Six thermometers were accordingly made at the National Physical Laboratory and submitted to a long programme of testing by Harker and Chappuis (4). It was shown that platinum in porcelain thermometers could be heated and cooled between 0° and 1000°C for three months without measurable alteration in the zero of the instruments. This fully established the absolute reliability of the platinum resistance thermometer and confirmed Callendar’s original claims put forward in his paper in 1887.
In later years other manufactures of scientific instruments also came into the field, and today a wide range of types is available to meet the many varied conditions encountered in industry. These applications, as will be seen later, include temperature recording or control in the production of liquid oxygen and nitrogen, of chemicals, and of rubber, in the storage of refrigerated meat and fruit and of timber and coal, and in space heating and ventilation.
Design and Construction
As well as on the very high purity of the special Thermopure platinum wire provided for this purpose, the accuracy and stability of resistance thermometers depend upon the care given to their design and construction.
Great care has to be exercised to avoid contamination of the platinum element and to minimise stressing the wire in order not to reduce its temperature coefficient of resistance.
The ideal mounting for the element wire is one which minimises the strain caused in the wire by thermal expansion and contraction of the winding former. Callendar devised a former of two strips of mica assembled as a cross with notches cut in the edge of the strips to hold the wire in place. T. S. Sligh (5), of the U.S. Bureau of Standards, developed this design so that strain is further reduced. In another construction described by C. H. Meyers (6), also of the Bureau of Standards, the wire is first wound into a fine helix and then this helix is wound on to a former. This produces a compact winding particularly useful for aircraft instruments. J. A. Hall (7), of the National Physical Laboratory, described a construction in which the element is wound on a fused quartz frame in a hermetically sealed envelope, while his colleague, C. R. Barber (8), has described a thermometer of very small dimensions in which a formless coil is contained in a fine glass U-tube. The same author has also described a platinum-sheathed
The selection of suitable protection for the winding depends on the range of temperatures to be measured, the accuracy and life required, and the corrosive nature of the surroundings. Some elements are sealed into glass sheaths; others are protected by mild-steel, brass, copper, stainless-steel or platinum sheaths. For some work, such as refrigerated cargo ships, when speed of response must be sacrificed to protection against corrosion, metal sheaths are completely covered with vulcanised rubber.

### Objectives
1. Repeat the passage on platinum resistance thermometers word for word from "In later years" to "coefficient of resistance.".
2. Carry on writing the passage on platinum resistance thermometers from the point at which it ends.
The records that follow have no connection to the passage on platinum resistance thermometers.

Saved entries

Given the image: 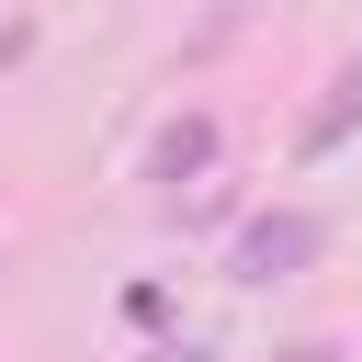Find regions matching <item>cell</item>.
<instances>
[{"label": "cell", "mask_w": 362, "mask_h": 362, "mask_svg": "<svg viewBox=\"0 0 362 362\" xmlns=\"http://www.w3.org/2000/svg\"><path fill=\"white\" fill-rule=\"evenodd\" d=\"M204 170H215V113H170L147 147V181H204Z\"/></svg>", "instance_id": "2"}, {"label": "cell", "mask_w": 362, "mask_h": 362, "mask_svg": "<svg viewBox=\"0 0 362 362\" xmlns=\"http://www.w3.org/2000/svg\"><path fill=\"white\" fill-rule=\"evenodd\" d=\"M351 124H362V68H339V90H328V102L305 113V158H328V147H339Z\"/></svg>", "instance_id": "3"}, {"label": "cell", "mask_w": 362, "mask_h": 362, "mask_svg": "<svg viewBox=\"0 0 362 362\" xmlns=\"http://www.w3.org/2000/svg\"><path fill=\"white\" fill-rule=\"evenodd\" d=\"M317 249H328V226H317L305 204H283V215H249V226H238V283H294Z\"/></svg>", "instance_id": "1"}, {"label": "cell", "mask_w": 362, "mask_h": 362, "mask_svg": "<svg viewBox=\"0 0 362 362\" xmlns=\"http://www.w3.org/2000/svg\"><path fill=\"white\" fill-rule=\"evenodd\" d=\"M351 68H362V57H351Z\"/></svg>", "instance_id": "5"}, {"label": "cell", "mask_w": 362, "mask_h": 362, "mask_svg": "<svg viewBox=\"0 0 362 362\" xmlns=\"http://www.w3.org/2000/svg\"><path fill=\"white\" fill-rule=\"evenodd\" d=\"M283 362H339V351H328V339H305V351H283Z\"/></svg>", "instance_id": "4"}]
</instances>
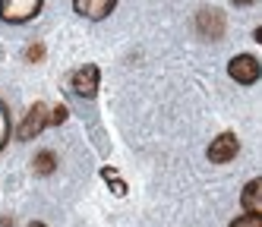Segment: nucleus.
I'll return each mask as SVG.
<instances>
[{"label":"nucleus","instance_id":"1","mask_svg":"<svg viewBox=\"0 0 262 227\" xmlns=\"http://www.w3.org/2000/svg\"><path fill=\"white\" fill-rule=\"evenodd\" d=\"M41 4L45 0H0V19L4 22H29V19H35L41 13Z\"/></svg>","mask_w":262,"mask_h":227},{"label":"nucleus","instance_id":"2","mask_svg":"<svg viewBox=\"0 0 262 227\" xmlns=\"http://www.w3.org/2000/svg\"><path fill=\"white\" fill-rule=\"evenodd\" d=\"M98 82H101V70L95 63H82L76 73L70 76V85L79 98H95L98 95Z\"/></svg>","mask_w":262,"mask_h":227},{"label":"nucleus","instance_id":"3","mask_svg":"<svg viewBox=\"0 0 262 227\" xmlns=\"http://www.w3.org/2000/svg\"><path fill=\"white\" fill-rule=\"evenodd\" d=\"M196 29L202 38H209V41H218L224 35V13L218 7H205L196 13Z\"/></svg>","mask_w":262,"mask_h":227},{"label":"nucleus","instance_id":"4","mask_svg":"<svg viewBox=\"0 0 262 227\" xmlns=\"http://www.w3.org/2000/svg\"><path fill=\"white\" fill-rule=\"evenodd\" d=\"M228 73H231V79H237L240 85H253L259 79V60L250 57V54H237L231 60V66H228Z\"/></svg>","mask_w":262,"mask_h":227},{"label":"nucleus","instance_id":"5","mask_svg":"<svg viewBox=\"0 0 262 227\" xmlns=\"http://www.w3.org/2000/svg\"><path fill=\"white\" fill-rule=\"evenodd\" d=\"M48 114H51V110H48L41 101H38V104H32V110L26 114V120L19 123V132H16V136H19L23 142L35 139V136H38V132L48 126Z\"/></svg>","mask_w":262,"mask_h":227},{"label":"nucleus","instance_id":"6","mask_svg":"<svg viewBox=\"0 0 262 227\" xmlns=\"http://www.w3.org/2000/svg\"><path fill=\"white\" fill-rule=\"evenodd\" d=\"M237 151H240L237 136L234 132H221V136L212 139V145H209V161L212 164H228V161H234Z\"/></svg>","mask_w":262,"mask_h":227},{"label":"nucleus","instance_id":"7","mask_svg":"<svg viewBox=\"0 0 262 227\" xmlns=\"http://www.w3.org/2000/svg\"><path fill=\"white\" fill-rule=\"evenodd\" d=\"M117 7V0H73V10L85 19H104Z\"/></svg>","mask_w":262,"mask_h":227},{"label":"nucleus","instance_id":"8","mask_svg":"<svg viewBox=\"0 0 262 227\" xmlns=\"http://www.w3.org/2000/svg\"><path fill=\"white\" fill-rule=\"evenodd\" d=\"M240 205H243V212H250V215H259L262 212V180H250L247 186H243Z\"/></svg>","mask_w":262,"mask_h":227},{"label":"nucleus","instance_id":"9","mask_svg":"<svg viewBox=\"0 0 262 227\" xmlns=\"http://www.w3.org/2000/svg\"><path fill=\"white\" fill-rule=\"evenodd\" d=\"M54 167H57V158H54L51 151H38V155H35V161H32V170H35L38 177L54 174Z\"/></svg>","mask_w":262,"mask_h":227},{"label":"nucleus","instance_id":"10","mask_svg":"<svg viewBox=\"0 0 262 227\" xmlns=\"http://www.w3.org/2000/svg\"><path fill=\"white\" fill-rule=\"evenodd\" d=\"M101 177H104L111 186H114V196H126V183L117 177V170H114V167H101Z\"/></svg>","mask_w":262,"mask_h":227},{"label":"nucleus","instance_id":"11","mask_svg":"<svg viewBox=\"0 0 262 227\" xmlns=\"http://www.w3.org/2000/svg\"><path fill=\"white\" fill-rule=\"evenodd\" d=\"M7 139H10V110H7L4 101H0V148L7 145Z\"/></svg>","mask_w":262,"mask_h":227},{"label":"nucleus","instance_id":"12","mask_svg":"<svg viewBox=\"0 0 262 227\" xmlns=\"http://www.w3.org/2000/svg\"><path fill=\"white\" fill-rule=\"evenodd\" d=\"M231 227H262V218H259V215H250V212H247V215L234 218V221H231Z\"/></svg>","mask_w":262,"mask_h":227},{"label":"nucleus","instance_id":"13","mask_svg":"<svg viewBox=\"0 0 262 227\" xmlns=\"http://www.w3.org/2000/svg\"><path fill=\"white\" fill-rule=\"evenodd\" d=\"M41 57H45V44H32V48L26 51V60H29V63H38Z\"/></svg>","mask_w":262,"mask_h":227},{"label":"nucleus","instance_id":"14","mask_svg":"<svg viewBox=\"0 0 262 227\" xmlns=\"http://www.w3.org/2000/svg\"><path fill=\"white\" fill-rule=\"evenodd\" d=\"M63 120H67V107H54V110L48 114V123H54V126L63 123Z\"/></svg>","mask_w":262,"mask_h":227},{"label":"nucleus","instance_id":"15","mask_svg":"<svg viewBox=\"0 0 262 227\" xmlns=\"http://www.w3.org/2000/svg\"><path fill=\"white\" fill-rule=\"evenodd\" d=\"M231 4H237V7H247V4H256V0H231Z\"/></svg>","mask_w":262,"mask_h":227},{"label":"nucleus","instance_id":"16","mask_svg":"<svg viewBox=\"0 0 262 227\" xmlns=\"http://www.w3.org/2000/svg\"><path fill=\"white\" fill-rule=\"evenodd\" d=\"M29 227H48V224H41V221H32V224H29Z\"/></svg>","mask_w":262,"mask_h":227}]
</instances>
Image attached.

### Responses
1.
In later years other manufactures of scientific instruments also came into the field, and today a wide range of types is available to meet the many varied conditions encountered in industry. These applications, as will be seen later, include temperature recording or control in the production of liquid oxygen and nitrogen, of chemicals, and of rubber, in the storage of refrigerated meat and fruit and of timber and coal, and in space heating and ventilation.
Design and Construction
As well as on the very high purity of the special Thermopure platinum wire provided for this purpose, the accuracy and stability of resistance thermometers depend upon the care given to their design and construction.
Great care has to be exercised to avoid contamination of the platinum element and to minimise stressing the wire in order not to reduce its temperature coefficient of resistance.

2.
Morphy-Richards’ electric blankets are tested at temperatures up to 90°C with one of a set of platinum resistance thermometers and multipoint recorders supplied by the Cambridge Instrument Co. Ltd. The sheathed sensitive element, made from silk-covered Thermopure platinum wire, may be seen formed in a spiral attached to a wheel-shaped frame.
To ensure stability it is important to anneal the platinum coil after it has been formed. The International Temperature Scale recommends that standard resistance thermometers should be annealed in air at a temperature higher than the highest temperature at which they are to be used, and in any case at not less than 450°C. R. J. Corruccini (10), of the National Bureau of Standards, suggests that rapid cooling after annealing is undesirable because it may decrease the value of the temperature coefficient of resistance.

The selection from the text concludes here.